> _Exercise aim_
Below are the entries. Print only the lines starting at the one with "5 Years of Digital" and ending at the one with "Mind Map: 前端开发", exactly, with no pictures.
Data section start
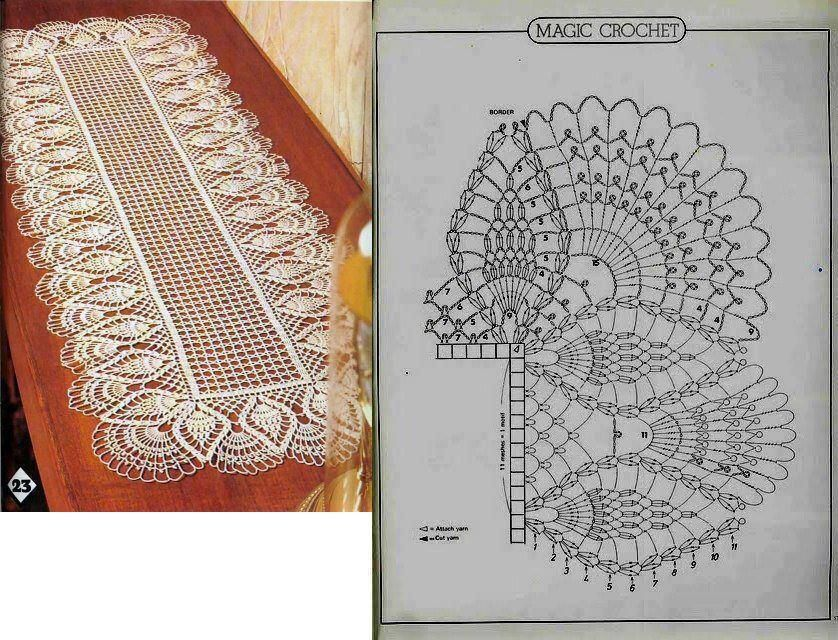 I made this exact same one years ago pattern was from magic doilies crochet ccuart Images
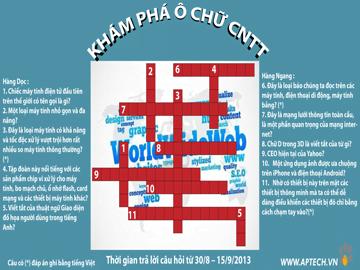 Hanoi – Aptech: Cơ hội cuối để các bạn sưu tập bộ đáp án 10 ô chữ CNTT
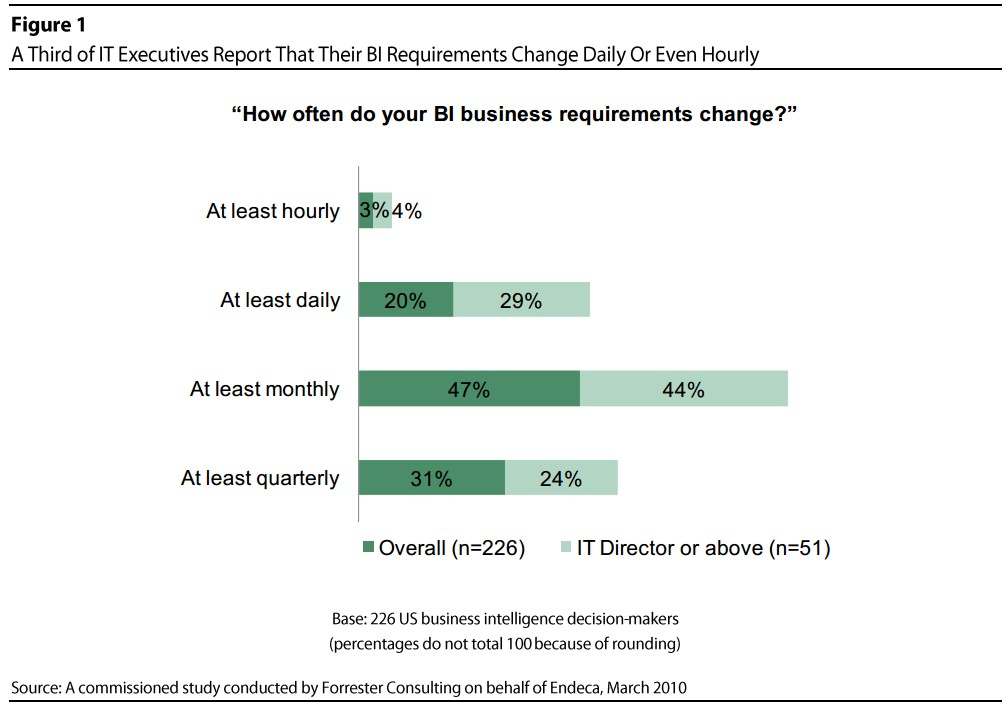 Is it time to add Agile BI capabilities? 10 questions for CIOs (Part 1)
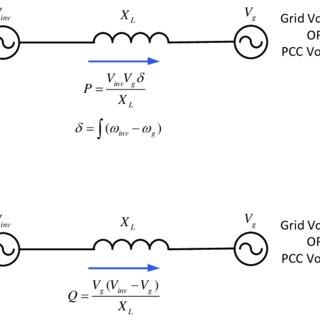 3 Power flow control between two voltage sources nodes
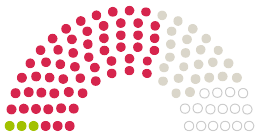 Схема на становища от Парламента Gemeinderat Südbrookmerland към петицията с темата Realschule und Grundschule Südbrookmerland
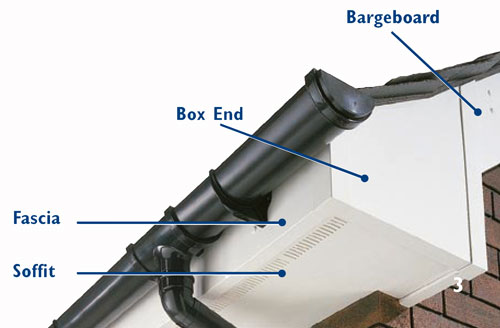 Double Box End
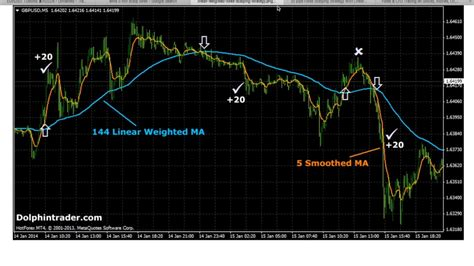 Easy Forex Strategy - Scalping 5 Minute Chart - Read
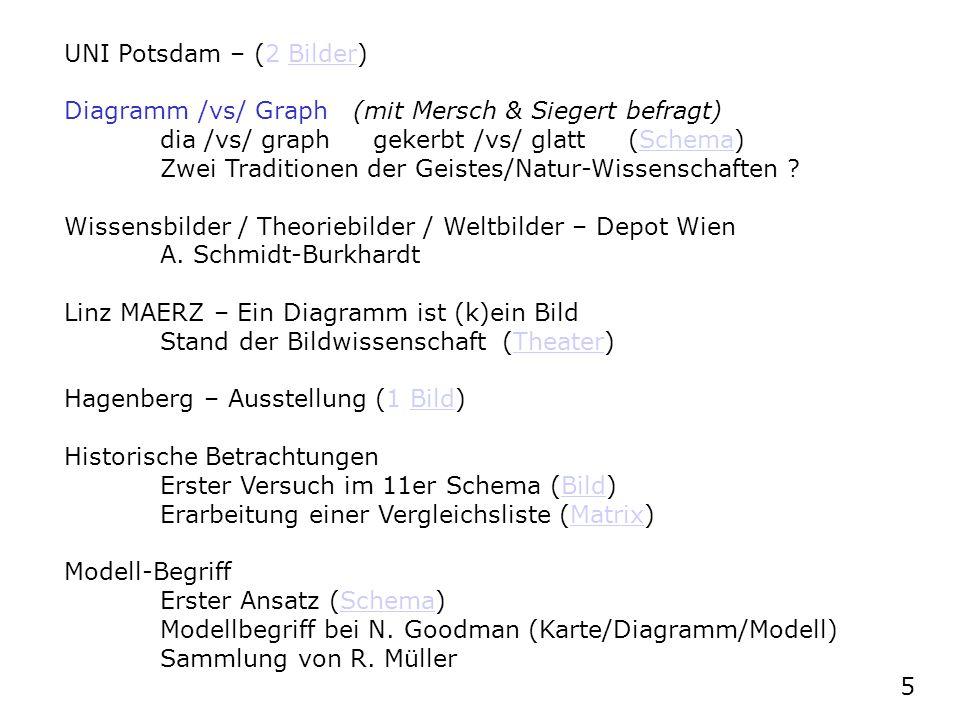 UNI Potsdam – (2 Bilder) Diagramm /vs/ Graph (mit Mersch & Siegert befragt) dia /vs/ graph gekerbt /vs/ glatt (Schema)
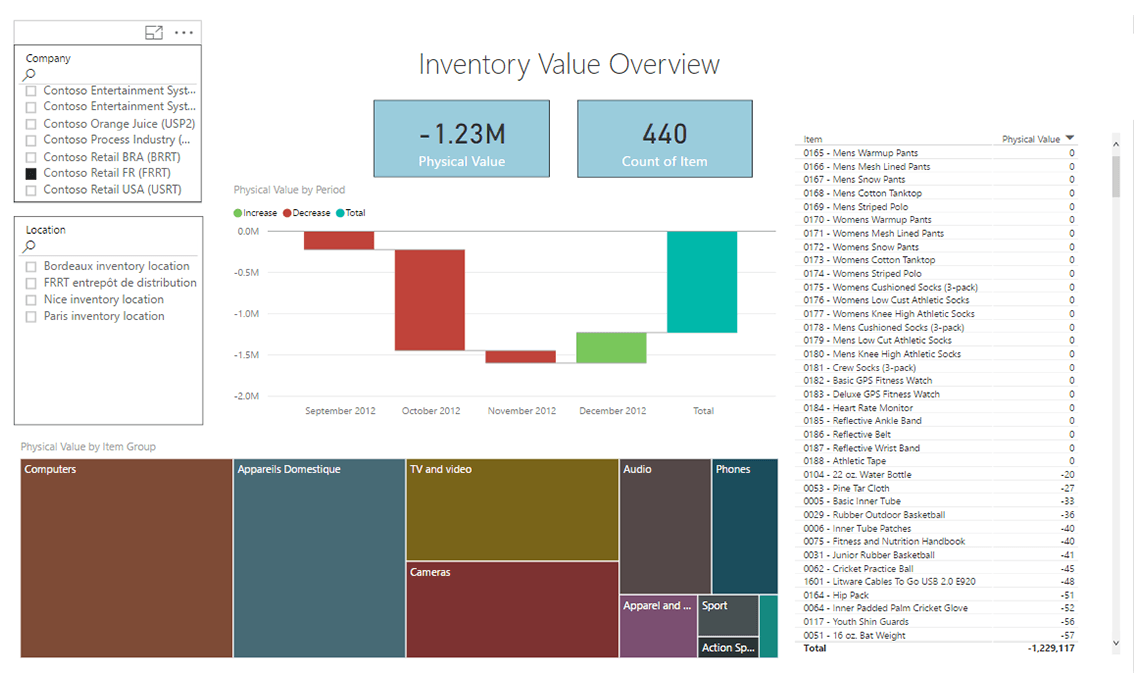 Axpbi03 Inventory Import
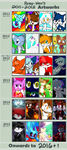 5 Years of Digital Art (READ DESC.) by Rainy-bleu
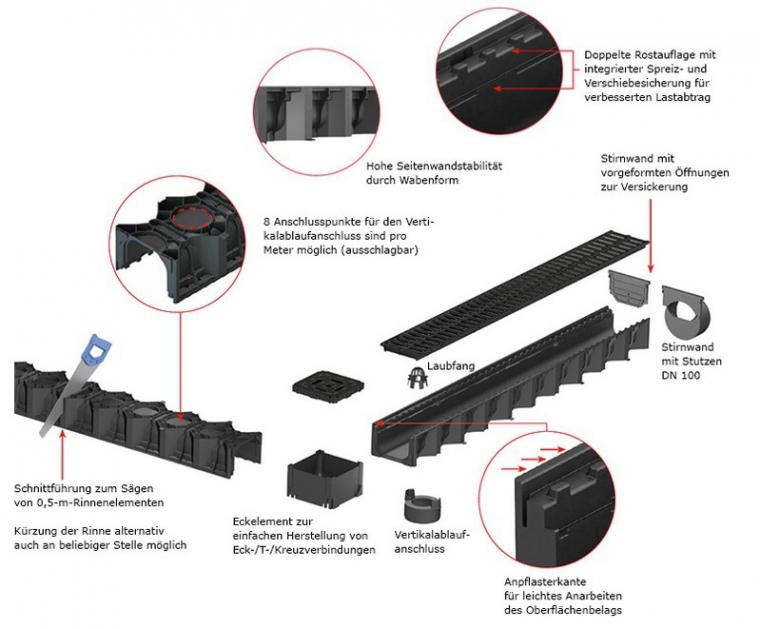 aco hexaline 2 0 entw sserungsrinne inkl metallrost. Black Bedroom Furniture Sets. Home Design Ideas
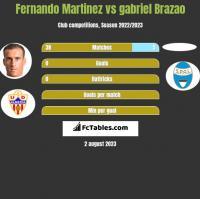 Fernando Martinez vs gabriel Brazao h2h player stats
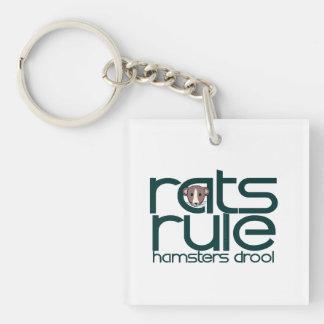 Regla de las ratas llavero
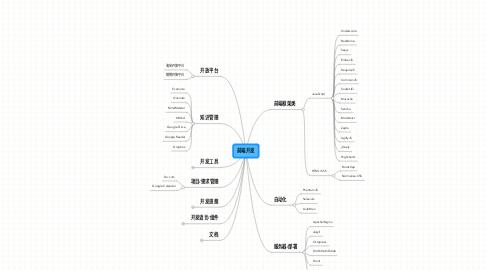 Mind Map: 前端开发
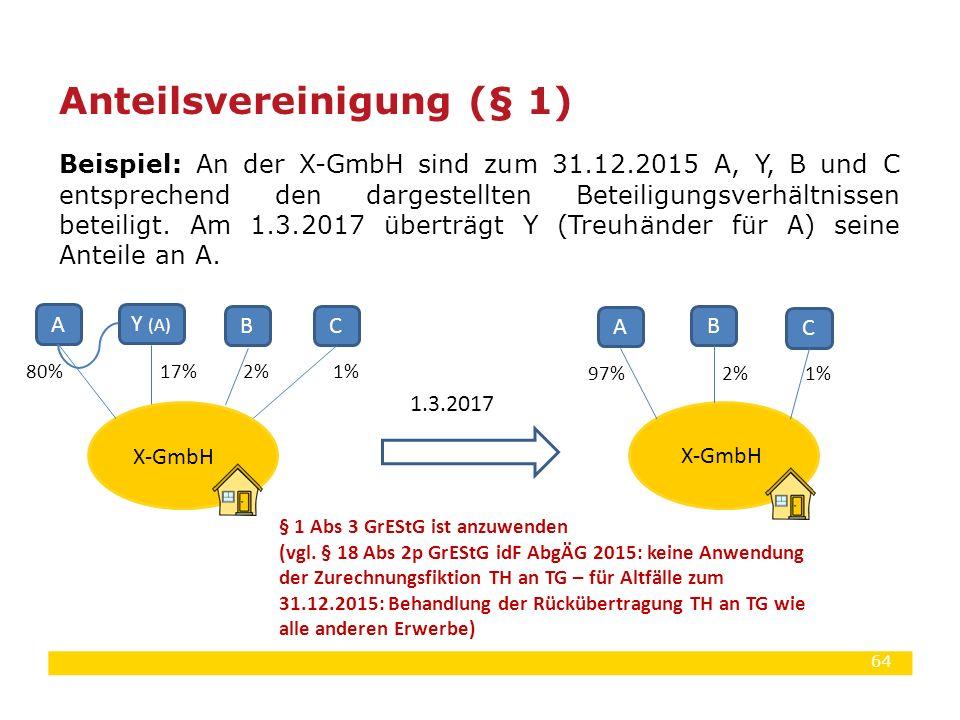 64 Beispiel: An der X-GmbH sind zum 31.12.2015 A, Y, B und C entsprechend den dargestellten Beteiligungsverhältnissen beteiligt. Am 1.3.2017 überträgt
Data section end
> _Reply to the exercise_
 5 Years of Digital Art (READ DESC.) by Rainy-bleu
 aco hexaline 2 0 entw sserungsrinne inkl metallrost. Black Bedroom Furniture Sets. Home Design Ideas
 Fernando Martinez vs gabriel Brazao h2h player stats
 Regla de las ratas llavero
 Mind Map: 前端开发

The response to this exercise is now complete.